◆ **ABOUT THIS EXERCISE**
Output every entry verbatim.

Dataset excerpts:
.....

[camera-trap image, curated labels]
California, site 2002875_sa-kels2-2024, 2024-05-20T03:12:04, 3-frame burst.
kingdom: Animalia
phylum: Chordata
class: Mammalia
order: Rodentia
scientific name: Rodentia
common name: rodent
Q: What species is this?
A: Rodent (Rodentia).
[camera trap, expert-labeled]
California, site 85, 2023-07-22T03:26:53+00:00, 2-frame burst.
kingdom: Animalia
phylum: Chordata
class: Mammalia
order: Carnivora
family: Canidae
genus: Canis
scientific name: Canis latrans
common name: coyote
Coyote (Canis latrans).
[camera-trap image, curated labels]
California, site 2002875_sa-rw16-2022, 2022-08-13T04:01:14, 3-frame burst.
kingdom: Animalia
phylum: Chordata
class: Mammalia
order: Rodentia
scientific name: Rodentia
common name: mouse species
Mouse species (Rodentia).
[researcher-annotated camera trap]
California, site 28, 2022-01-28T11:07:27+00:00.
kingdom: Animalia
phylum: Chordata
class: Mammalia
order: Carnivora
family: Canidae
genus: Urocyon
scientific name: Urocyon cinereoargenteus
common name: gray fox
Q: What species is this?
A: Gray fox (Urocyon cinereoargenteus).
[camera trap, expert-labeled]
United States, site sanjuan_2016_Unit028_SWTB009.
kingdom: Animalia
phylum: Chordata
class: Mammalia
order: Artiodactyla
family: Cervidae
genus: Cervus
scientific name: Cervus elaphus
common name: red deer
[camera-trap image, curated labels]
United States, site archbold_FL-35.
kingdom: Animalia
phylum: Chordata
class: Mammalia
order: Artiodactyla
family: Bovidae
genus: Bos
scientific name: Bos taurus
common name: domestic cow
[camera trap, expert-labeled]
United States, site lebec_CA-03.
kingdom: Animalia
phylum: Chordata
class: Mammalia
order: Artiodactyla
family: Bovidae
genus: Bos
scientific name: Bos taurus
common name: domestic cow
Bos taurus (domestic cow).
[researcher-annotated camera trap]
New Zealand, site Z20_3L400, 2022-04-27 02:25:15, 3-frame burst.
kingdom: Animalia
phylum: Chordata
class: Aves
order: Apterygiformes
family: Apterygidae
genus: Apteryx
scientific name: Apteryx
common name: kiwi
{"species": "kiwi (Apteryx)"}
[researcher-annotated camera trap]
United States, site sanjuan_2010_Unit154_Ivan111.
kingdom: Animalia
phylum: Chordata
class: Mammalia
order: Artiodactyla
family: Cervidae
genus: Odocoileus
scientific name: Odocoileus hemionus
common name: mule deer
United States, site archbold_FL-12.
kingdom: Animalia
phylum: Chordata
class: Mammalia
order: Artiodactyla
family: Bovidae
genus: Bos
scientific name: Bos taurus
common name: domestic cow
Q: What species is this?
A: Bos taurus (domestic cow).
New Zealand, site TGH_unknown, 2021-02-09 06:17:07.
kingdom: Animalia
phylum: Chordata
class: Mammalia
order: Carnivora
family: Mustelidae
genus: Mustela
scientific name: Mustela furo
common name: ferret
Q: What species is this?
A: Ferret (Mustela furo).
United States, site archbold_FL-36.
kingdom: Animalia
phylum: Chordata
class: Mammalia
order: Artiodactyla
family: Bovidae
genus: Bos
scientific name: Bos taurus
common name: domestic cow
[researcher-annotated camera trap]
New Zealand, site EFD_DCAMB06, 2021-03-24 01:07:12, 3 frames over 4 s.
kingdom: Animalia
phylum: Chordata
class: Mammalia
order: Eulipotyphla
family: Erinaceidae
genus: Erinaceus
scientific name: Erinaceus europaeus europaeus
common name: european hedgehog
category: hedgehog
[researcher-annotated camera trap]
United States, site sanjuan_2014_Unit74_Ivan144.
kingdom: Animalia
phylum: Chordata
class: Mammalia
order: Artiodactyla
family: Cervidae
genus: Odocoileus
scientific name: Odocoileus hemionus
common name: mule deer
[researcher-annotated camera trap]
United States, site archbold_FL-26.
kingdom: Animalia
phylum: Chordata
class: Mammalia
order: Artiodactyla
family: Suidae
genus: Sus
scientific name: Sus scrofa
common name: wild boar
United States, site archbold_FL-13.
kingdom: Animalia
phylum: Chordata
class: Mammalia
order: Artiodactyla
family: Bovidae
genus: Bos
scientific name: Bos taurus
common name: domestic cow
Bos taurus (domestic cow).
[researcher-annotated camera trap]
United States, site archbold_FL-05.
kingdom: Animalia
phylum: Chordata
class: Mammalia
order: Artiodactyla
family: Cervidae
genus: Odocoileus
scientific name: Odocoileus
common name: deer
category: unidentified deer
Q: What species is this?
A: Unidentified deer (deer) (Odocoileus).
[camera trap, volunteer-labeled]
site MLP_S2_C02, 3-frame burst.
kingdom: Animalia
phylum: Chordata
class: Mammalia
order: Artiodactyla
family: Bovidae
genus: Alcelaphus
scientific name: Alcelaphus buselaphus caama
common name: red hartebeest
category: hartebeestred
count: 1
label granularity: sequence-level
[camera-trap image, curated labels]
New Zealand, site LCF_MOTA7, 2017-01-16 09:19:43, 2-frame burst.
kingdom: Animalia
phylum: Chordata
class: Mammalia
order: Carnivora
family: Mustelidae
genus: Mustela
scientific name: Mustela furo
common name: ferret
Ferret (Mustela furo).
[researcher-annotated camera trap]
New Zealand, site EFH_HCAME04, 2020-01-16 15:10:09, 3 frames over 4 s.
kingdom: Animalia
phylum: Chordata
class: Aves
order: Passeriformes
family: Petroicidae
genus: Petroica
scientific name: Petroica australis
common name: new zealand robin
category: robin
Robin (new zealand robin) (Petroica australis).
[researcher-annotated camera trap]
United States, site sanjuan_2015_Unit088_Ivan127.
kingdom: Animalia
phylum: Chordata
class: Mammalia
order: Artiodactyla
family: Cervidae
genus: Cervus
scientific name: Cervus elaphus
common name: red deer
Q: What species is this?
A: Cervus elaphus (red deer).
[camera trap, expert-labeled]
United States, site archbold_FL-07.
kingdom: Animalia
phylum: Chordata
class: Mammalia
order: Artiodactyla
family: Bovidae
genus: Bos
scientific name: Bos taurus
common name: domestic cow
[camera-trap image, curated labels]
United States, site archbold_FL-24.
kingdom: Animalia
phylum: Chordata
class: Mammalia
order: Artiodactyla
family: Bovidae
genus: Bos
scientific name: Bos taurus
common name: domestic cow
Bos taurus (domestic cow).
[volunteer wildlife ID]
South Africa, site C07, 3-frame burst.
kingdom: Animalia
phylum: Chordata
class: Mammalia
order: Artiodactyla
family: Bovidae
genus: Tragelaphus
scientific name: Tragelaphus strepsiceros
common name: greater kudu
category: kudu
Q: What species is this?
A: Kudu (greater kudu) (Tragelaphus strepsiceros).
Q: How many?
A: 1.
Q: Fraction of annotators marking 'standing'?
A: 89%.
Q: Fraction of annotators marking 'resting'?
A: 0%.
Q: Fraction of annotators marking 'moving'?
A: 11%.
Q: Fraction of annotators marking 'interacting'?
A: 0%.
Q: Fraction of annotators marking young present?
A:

.....

◆ **SOLUTION TO THE PROBLEM**
[camera-trap image, curated labels]
California, site 2002875_sa-kels2-2024, 2024-05-20T03:12:04, 3-frame burst.
kingdom: Animalia
phylum: Chordata
class: Mammalia
order: Rodentia
scientific name: Rodentia
common name: rodent
Q: What species is this?
A: Rodent (Rodentia).
[camera trap, expert-labeled]
California, site 85, 2023-07-22T03:26:53+00:00, 2-frame burst.
kingdom: Animalia
phylum: Chordata
class: Mammalia
order: Carnivora
family: Canidae
genus: Canis
scientific name: Canis latrans
common name: coyote
Coyote (Canis latrans).
[camera-trap image, curated labels]
California, site 2002875_sa-rw16-2022, 2022-08-13T04:01:14, 3-frame burst.
kingdom: Animalia
phylum: Chordata
class: Mammalia
order: Rodentia
scientific name: Rodentia
common name: mouse species
Mouse species (Rodentia).
[researcher-annotated camera trap]
California, site 28, 2022-01-28T11:07:27+00:00.
kingdom: Animalia
phylum: Chordata
class: Mammalia
order: Carnivora
family: Canidae
genus: Urocyon
scientific name: Urocyon cinereoargenteus
common name: gray fox
Q: What species is this?
A: Gray fox (Urocyon cinereoargenteus).
[camera trap, expert-labeled]
United States, site sanjuan_2016_Unit028_SWTB009.
kingdom: Animalia
phylum: Chordata
class: Mammalia
order: Artiodactyla
family: Cervidae
genus: Cervus
scientific name: Cervus elaphus
common name: red deer
[camera-trap image, curated labels]
United States, site archbold_FL-35.
kingdom: Animalia
phylum: Chordata
class: Mammalia
order: Artiodactyla
family: Bovidae
genus: Bos
scientific name: Bos taurus
common name: domestic cow
[camera trap, expert-labeled]
United States, site lebec_CA-03.
kingdom: Animalia
phylum: Chordata
class: Mammalia
order: Artiodactyla
family: Bovidae
genus: Bos
scientific name: Bos taurus
common name: domestic cow
Bos taurus (domestic cow).
[researcher-annotated camera trap]
New Zealand, site Z20_3L400, 2022-04-27 02:25:15, 3-frame burst.
kingdom: Animalia
phylum: Chordata
class: Aves
order: Apterygiformes
family: Apterygidae
genus: Apteryx
scientific name: Apteryx
common name: kiwi
{"species": "kiwi (Apteryx)"}
[researcher-annotated camera trap]
United States, site sanjuan_2010_Unit154_Ivan111.
kingdom: Animalia
phylum: Chordata
class: Mammalia
order: Artiodactyla
family: Cervidae
genus: Odocoileus
scientific name: Odocoileus hemionus
common name: mule deer
United States, site archbold_FL-12.
kingdom: Animalia
phylum: Chordata
class: Mammalia
order: Artiodactyla
family: Bovidae
genus: Bos
scientific name: Bos taurus
common name: domestic cow
Q: What species is this?
A: Bos taurus (domestic cow).
New Zealand, site TGH_unknown, 2021-02-09 06:17:07.
kingdom: Animalia
phylum: Chordata
class: Mammalia
order: Carnivora
family: Mustelidae
genus: Mustela
scientific name: Mustela furo
common name: ferret
Q: What species is this?
A: Ferret (Mustela furo).
United States, site archbold_FL-36.
kingdom: Animalia
phylum: Chordata
class: Mammalia
order: Artiodactyla
family: Bovidae
genus: Bos
scientific name: Bos taurus
common name: domestic cow
[researcher-annotated camera trap]
New Zealand, site EFD_DCAMB06, 2021-03-24 01:07:12, 3 frames over 4 s.
kingdom: Animalia
phylum: Chordata
class: Mammalia
order: Eulipotyphla
family: Erinaceidae
genus: Erinaceus
scientific name: Erinaceus europaeus europaeus
common name: european hedgehog
category: hedgehog
[researcher-annotated camera trap]
United States, site sanjuan_2014_Unit74_Ivan144.
kingdom: Animalia
phylum: Chordata
class: Mammalia
order: Artiodactyla
family: Cervidae
genus: Odocoileus
scientific name: Odocoileus hemionus
common name: mule deer
[researcher-annotated camera trap]
United States, site archbold_FL-26.
kingdom: Animalia
phylum: Chordata
class: Mammalia
order: Artiodactyla
family: Suidae
genus: Sus
scientific name: Sus scrofa
common name: wild boar
United States, site archbold_FL-13.
kingdom: Animalia
phylum: Chordata
class: Mammalia
order: Artiodactyla
family: Bovidae
genus: Bos
scientific name: Bos taurus
common name: domestic cow
Bos taurus (domestic cow).
[researcher-annotated camera trap]
United States, site archbold_FL-05.
kingdom: Animalia
phylum: Chordata
class: Mammalia
order: Artiodactyla
family: Cervidae
genus: Odocoileus
scientific name: Odocoileus
common name: deer
category: unidentified deer
Q: What species is this?
A: Unidentified deer (deer) (Odocoileus).
[camera trap, volunteer-labeled]
site MLP_S2_C02, 3-frame burst.
kingdom: Animalia
phylum: Chordata
class: Mammalia
order: Artiodactyla
family: Bovidae
genus: Alcelaphus
scientific name: Alcelaphus buselaphus caama
common name: red hartebeest
category: hartebeestred
count: 1
label granularity: sequence-level
[camera-trap image, curated labels]
New Zealand, site LCF_MOTA7, 2017-01-16 09:19:43, 2-frame burst.
kingdom: Animalia
phylum: Chordata
class: Mammalia
order: Carnivora
family: Mustelidae
genus: Mustela
scientific name: Mustela furo
common name: ferret
Ferret (Mustela furo).
[researcher-annotated camera trap]
New Zealand, site EFH_HCAME04, 2020-01-16 15:10:09, 3 frames over 4 s.
kingdom: Animalia
phylum: Chordata
class: Aves
order: Passeriformes
family: Petroicidae
genus: Petroica
scientific name: Petroica australis
common name: new zealand robin
category: robin
Robin (new zealand robin) (Petroica australis).
[researcher-annotated camera trap]
United States, site sanjuan_2015_Unit088_Ivan127.
kingdom: Animalia
phylum: Chordata
class: Mammalia
order: Artiodactyla
family: Cervidae
genus: Cervus
scientific name: Cervus elaphus
common name: red deer
Q: What species is this?
A: Cervus elaphus (red deer).
[camera trap, expert-labeled]
United States, site archbold_FL-07.
kingdom: Animalia
phylum: Chordata
class: Mammalia
order: Artiodactyla
family: Bovidae
genus: Bos
scientific name: Bos taurus
common name: domestic cow
[camera-trap image, curated labels]
United States, site archbold_FL-24.
kingdom: Animalia
phylum: Chordata
class: Mammalia
order: Artiodactyla
family: Bovidae
genus: Bos
scientific name: Bos taurus
common name: domestic cow
Bos taurus (domestic cow).
[volunteer wildlife ID]
South Africa, site C07, 3-frame burst.
kingdom: Animalia
phylum: Chordata
class: Mammalia
order: Artiodactyla
family: Bovidae
genus: Tragelaphus
scientific name: Tragelaphus strepsiceros
common name: greater kudu
category: kudu
Q: What species is this?
A: Kudu (greater kudu) (Tragelaphus strepsiceros).
Q: How many?
A: 1.
Q: Fraction of annotators marking 'standing'?
A: 89%.
Q: Fraction of annotators marking 'resting'?
A: 0%.
Q: Fraction of annotators marking 'moving'?
A: 11%.
Q: Fraction of annotators marking 'interacting'?
A: 0%.
Q: Fraction of annotators marking young present?
A:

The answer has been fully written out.